Je me demande ce qui se serait passé si, au lieu de cette stratégie peu orthodoxe, Fidel avait opté pour la voie conseillée par ses économistes de formation, dédiés à la gestion des prêts, au financement et à la recherche de l’aide des États-Unis. Auraient-ils réagi différemment à une réforme agraire qui maintenait l’essentiel de la propriété privée dans l’agriculture et qui, cependant, déclencherait un conflit sans retour avec l’oligarchie sucrière cubaine et américaine, si des accords avaient été conclus lors de cette visite, un mois plus tôt ?

La société de conseil en relations publiques avait recommandé aux Cubains de se raser la barbe et de porter des costumes et des cravates. Bien que cette idée ne mérite pas de commentaire, elle n’est pas loin, en substance, de l’incapacité révélée par les hommes politiques, les diplomates et les agents des renseignements à comprendre la Révolution et ses dirigeants.

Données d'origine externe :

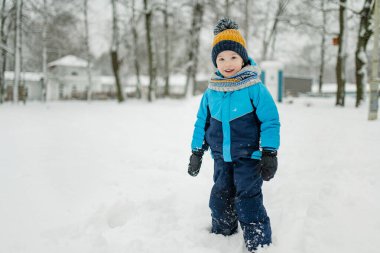 Sevimli küçük çocuk karlı kış gününde eğleniyor. Karda oynayan, kalın giysiler giymiş şirin bir çocuk. Çocuklu aileler için kış etkinlikleri.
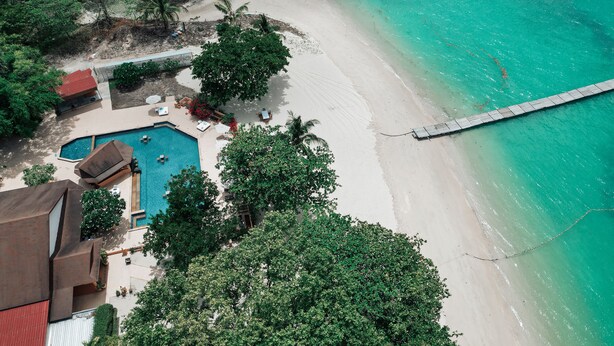 An aerial view of a beach resort with a swimming pool, beach, and a pier. -  Cruiser Island Resort by Swiss-Belhotel (Koh Lon)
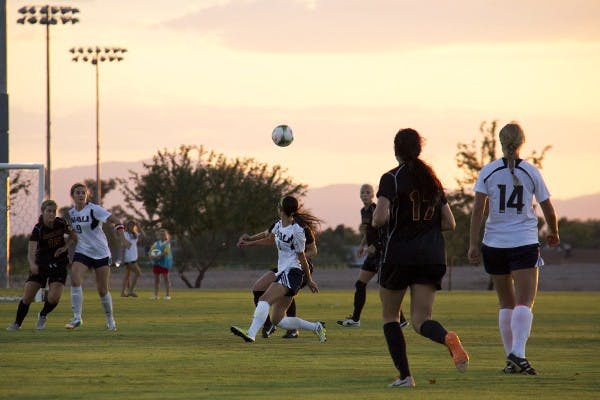 ASU and NAU scramble for a loose ball in a scrimmage on Aug. 15 at West Campus. 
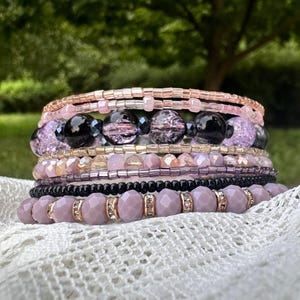 May include: A stack of beaded bracelets in shades of pink, lavender, and black. The bracelets feature various bead sizes and textures, including faceted beads, small seed beads, and larger, round beads. Some bracelets have gold-colored accents.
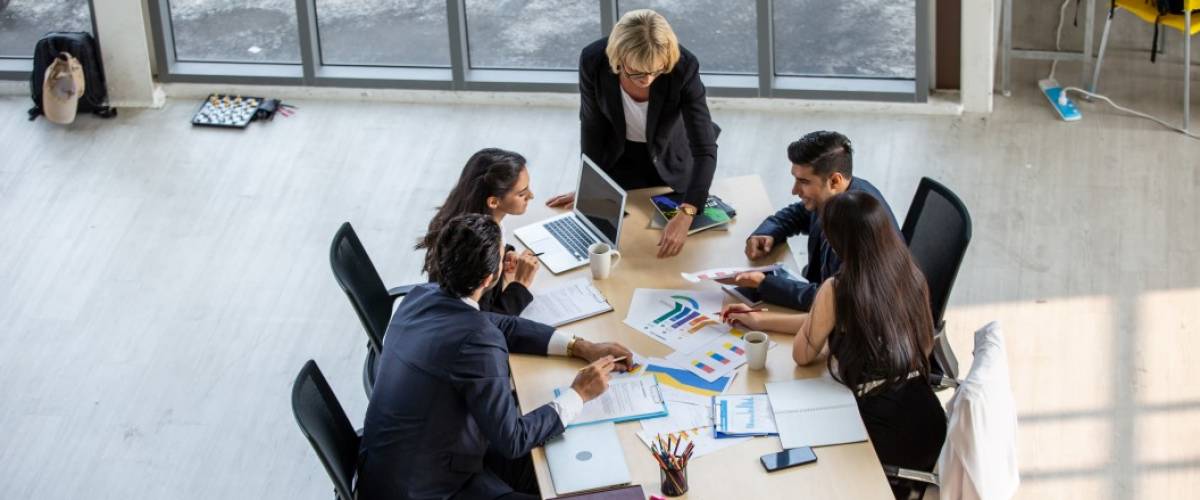 Top view on group of business people meeting at table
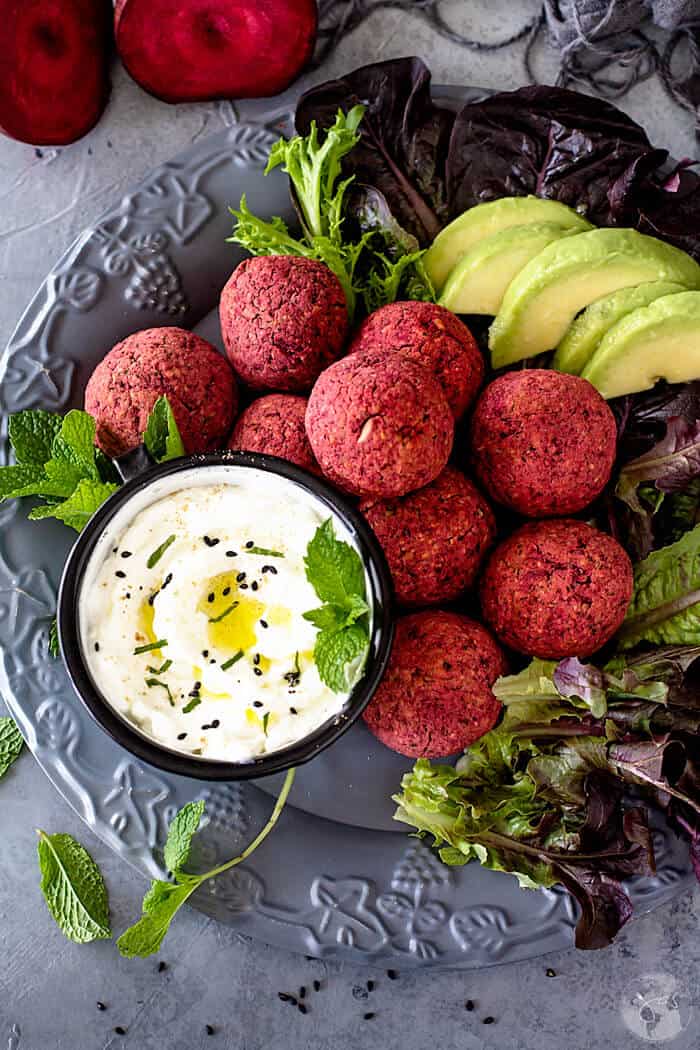 Falafel with red beetroot piled up on a plate with lettuce and yogurt sauce.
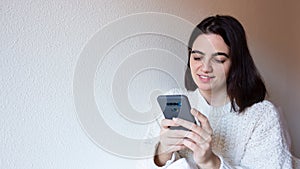 Woman indoor portrait. Young beautiful using her mobile phone. woman in warm knitted clothes at home. fashion. Autumn, winter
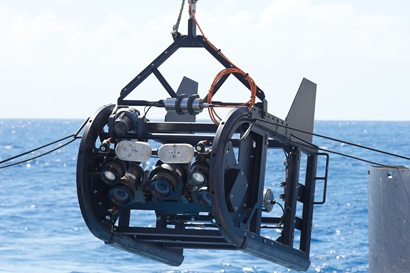 A piece of scientific equipment with cameras on it being lowered into the ocean.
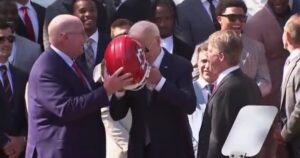 watch:-kansas-city-chiefs-laugh-at-biden-as-he-struggles-with-helmet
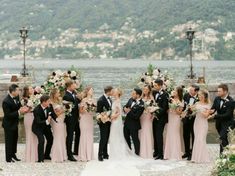 a group of people standing next to each other in front of a body of water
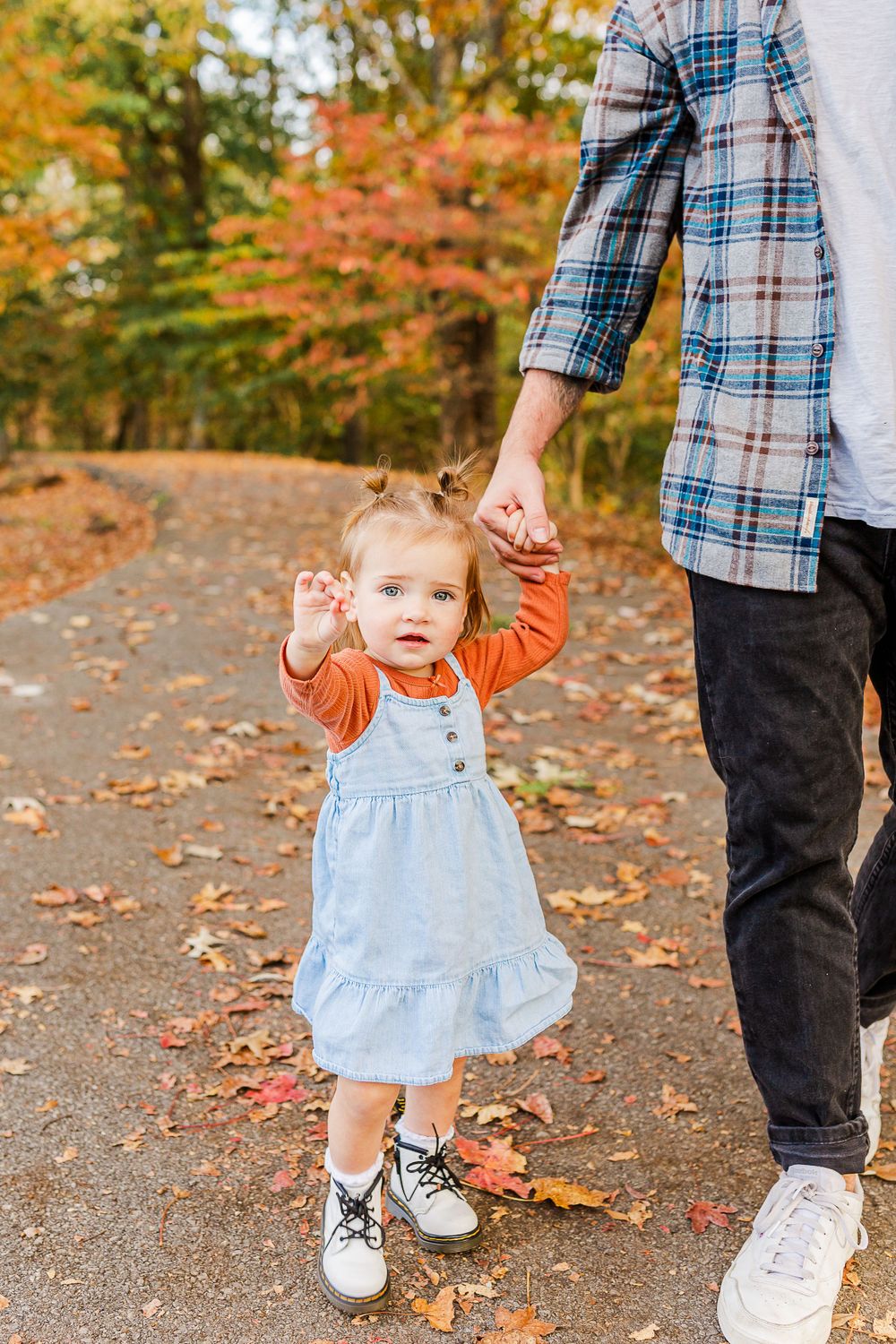 Small child in a denim dress holds hands with adult on fall path covered in leaves.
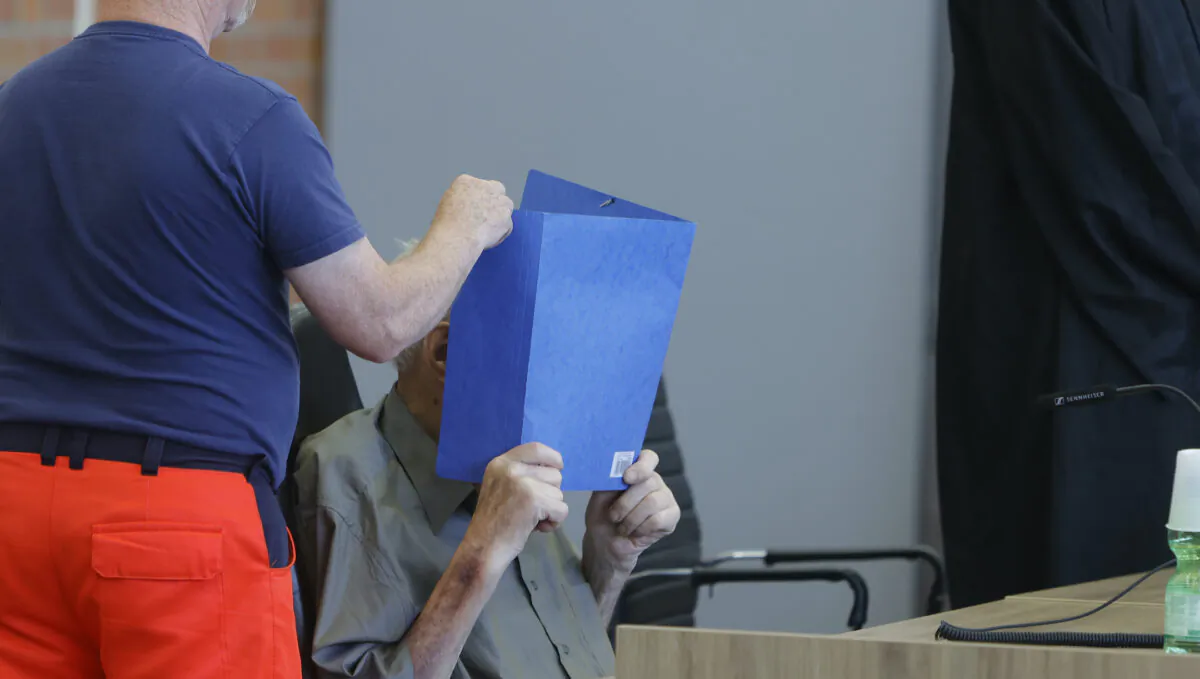 The accused Josef S. covers his face as he sits at the court room in Brandenburg, Germany, Tuesday, June 28, 2022. (AP Photo/Michele Tantussi)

Comme Lars Schultz l’a documenté, ils ont toujours construit les Cubains comme étant immatures, impulsifs, émotifs, des gens sauvages et fous. La classe supérieure cubaine elle-même et ses enfants ont reproduit cette image à l’égard des révolutionnaires, c’est pourquoi ils ont continué à répéter encore aujourd’hui que Fidel était un fou, enclin à la violence et se laissant provoquer, et qu’il devait toute son ascendance à quelque chose d’ineffable appelé « le charisme ».

Cette vision, qui n’est pas exclusive à ses ennemis, donne le style, le pouvoir de persuasion, l’oratoire et la manière de se projeter, la clé d’une capacité d’influence véritablement soutenue dans l’action et les idées politiques, dans le courage et la capacité de défendre eux.

À l’aube de la Révolution, l’épreuve décisive consistait à entrer « dans la jungle des préjugés », c’est-à-dire dans la fosse aux loups, avec le pied forcé de la langue de l’autre, et à faire preuve de plus d’audace et d’intelligence politique que de charisme. . C’est la question.